Ich sah auf den Boden, wo Sophies Katze Pollo mit einem Faden spielte, der an einem Stab befestigt war. »Ich wusste nicht, was ich sagen sollte. Ich war wie vor den Kopf gestoßen. Er weiß, wer meine Mutter ist, er weiß, wo sie wohnt und was sie so treibt. Wenn ich nicht tue, was er von mir verlangt, dann wird er dafür sorgen, dass sie...« – ich schluckte – »... alles herausfindet«, schloss ich leise. Schon bei dem Gedanken wurde mir übel.
»Also du hast es nicht getan?«, hakte sie nach.

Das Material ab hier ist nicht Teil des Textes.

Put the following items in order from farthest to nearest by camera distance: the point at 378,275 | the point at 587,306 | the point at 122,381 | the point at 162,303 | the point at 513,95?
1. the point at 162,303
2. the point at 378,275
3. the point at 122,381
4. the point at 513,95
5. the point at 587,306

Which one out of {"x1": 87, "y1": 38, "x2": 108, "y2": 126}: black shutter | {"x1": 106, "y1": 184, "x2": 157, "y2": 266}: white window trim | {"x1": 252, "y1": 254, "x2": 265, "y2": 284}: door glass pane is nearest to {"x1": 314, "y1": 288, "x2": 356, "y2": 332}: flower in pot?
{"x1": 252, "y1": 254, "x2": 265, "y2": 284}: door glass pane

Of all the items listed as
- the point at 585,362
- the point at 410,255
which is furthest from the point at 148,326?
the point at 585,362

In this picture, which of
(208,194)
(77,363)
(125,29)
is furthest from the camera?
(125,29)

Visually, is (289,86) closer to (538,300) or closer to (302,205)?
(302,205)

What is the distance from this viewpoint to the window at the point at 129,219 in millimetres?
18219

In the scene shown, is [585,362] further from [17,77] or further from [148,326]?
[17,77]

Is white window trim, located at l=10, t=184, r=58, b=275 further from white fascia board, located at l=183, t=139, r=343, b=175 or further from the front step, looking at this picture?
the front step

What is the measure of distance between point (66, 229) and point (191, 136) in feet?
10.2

»Nein, natürlich nicht!« Ich holte tief Luft. »Noch nicht.«
»Jen!«
»Was soll ich denn sonst tun?«
»Hat er dir ein Ultimatum gestellt?«
Ich starrte resigniert geradeaus. »So was in der Art. Er meinte, ich solle es mir durch den Kopf gehen lassen.« Ich schauderte. »Schon die Vorstellung ist einfach gruslig.«
»Hat er vor, solange die Webseite sperren zu lassen?«
Ich schüttelte den Kopf. »Das glaube ich kaum.«
»Und bis wann musst du dich entscheiden?«
»Bis in zwei Wochen.« Ich schloss die Augen.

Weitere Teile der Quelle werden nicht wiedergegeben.